What is needed ▸ Please repeat, from the entries that follow, the lines from the one containing "ブルージャムネイル(BLUE.JAM.nail)/" through the one containing "Dame Vintage Solbriller Luvikno" exactly, adding nothing.

Records for this exercise ▸

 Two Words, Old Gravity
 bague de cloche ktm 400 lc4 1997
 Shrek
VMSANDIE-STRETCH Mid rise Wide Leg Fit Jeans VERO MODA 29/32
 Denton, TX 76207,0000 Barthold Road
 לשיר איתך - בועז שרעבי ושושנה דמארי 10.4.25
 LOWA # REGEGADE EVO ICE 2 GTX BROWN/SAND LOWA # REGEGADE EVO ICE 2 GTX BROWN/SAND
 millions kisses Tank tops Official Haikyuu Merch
--
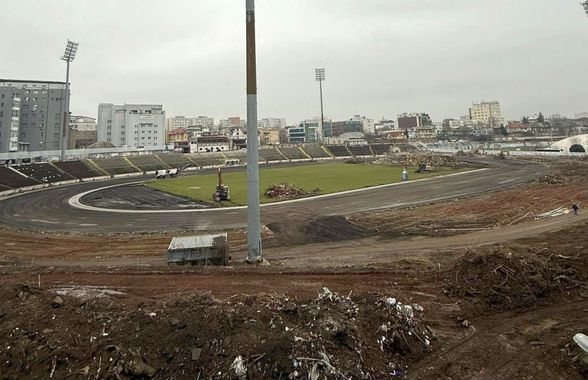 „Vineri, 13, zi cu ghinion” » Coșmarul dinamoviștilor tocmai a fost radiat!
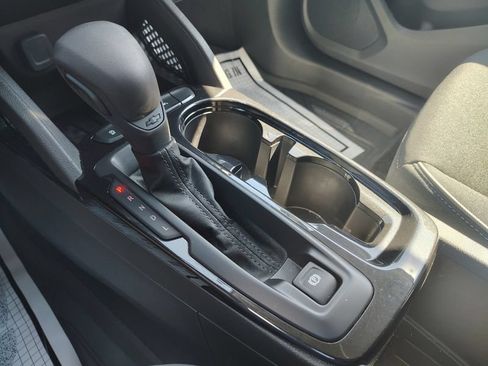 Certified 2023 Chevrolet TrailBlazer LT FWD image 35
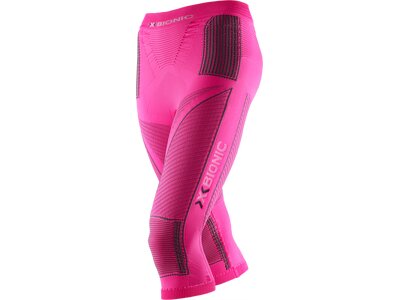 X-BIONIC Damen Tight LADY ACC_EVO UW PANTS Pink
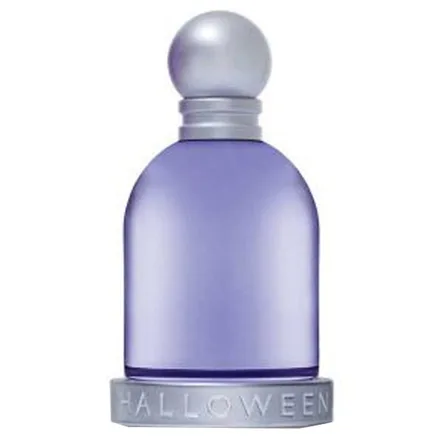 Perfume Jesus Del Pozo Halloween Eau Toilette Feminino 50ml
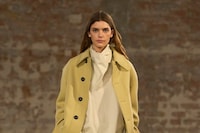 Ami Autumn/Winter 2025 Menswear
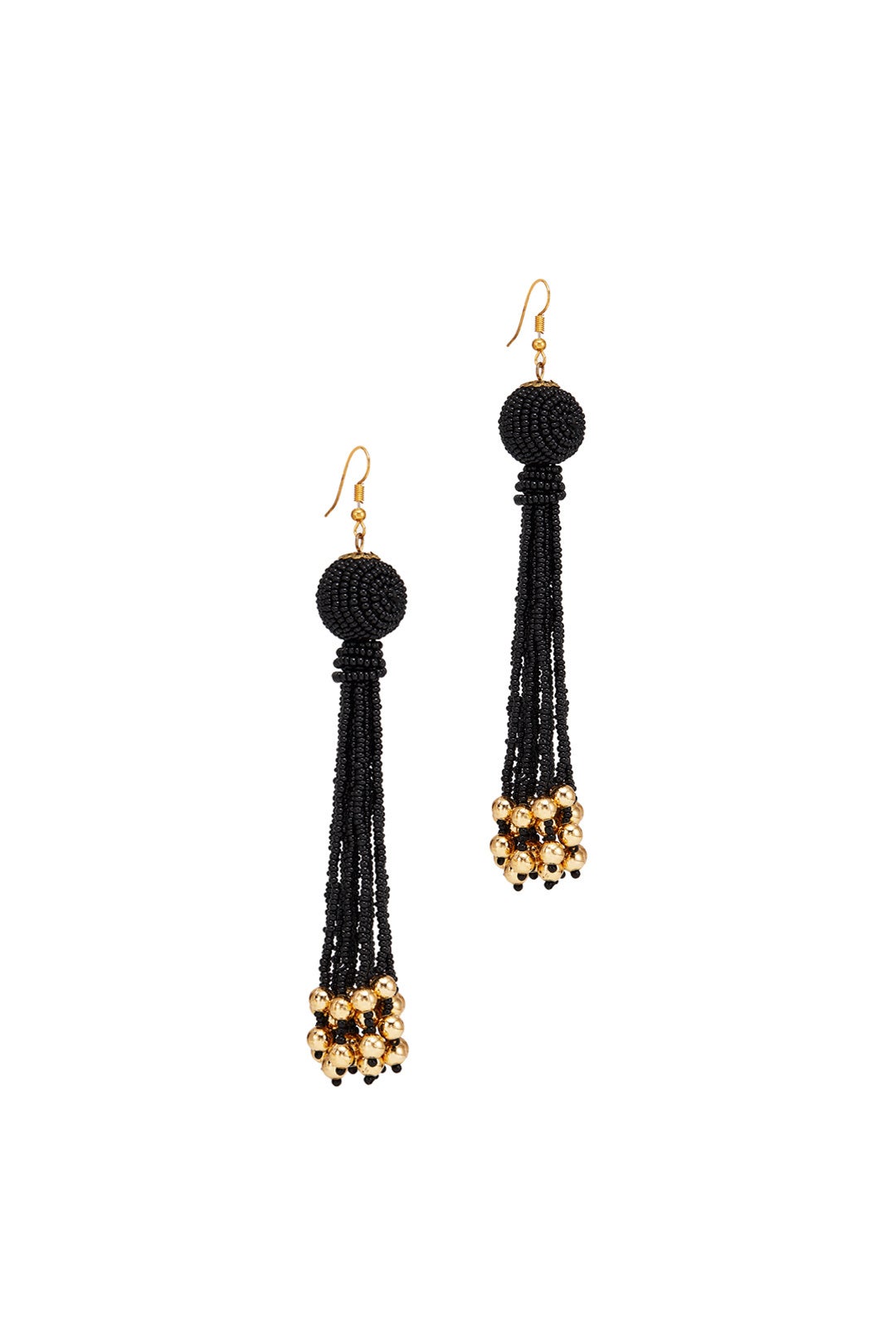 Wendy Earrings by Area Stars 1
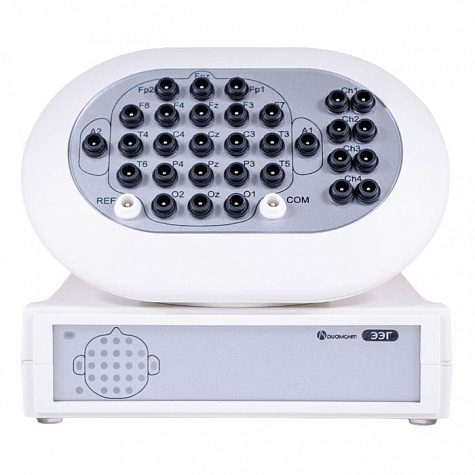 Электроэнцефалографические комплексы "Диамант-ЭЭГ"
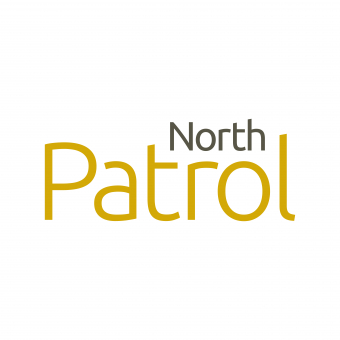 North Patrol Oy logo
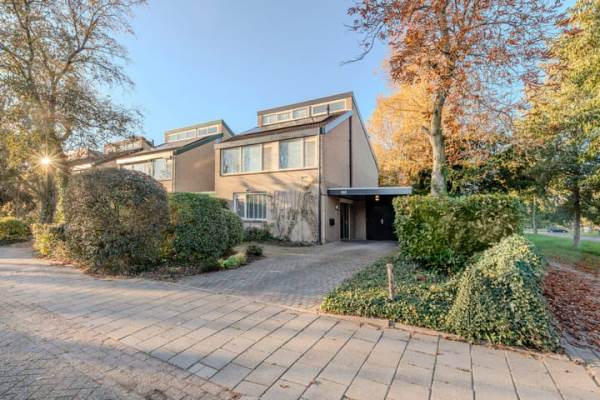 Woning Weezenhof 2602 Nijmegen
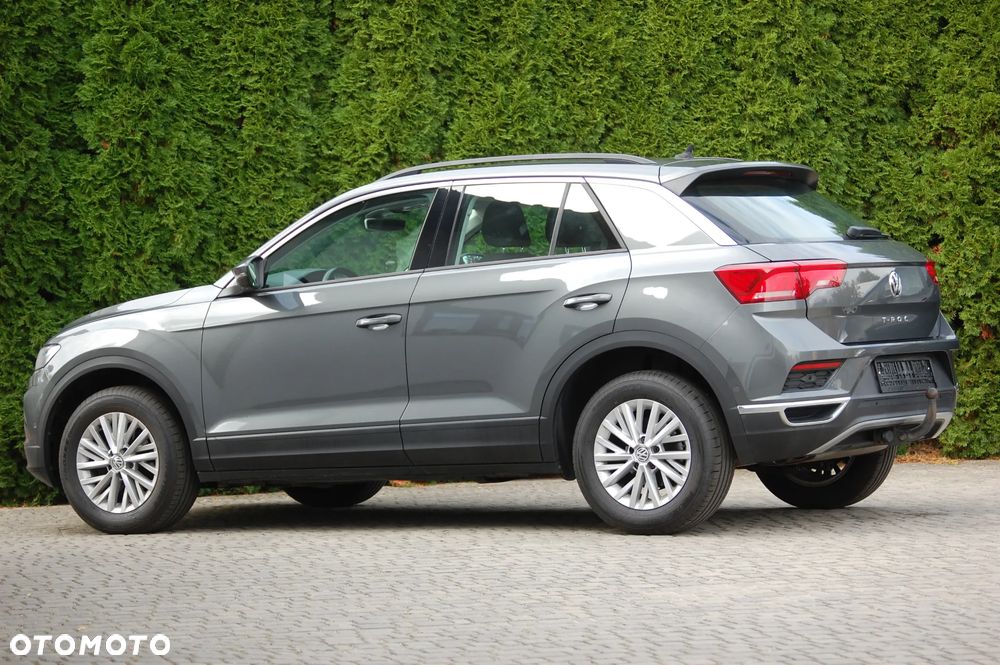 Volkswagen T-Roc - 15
--
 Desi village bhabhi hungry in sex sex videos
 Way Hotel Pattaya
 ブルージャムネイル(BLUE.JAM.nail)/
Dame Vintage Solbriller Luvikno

Answer to the exercise ▸
 ブルージャムネイル(BLUE.JAM.nail)/
Dame Vintage Solbriller Luvikno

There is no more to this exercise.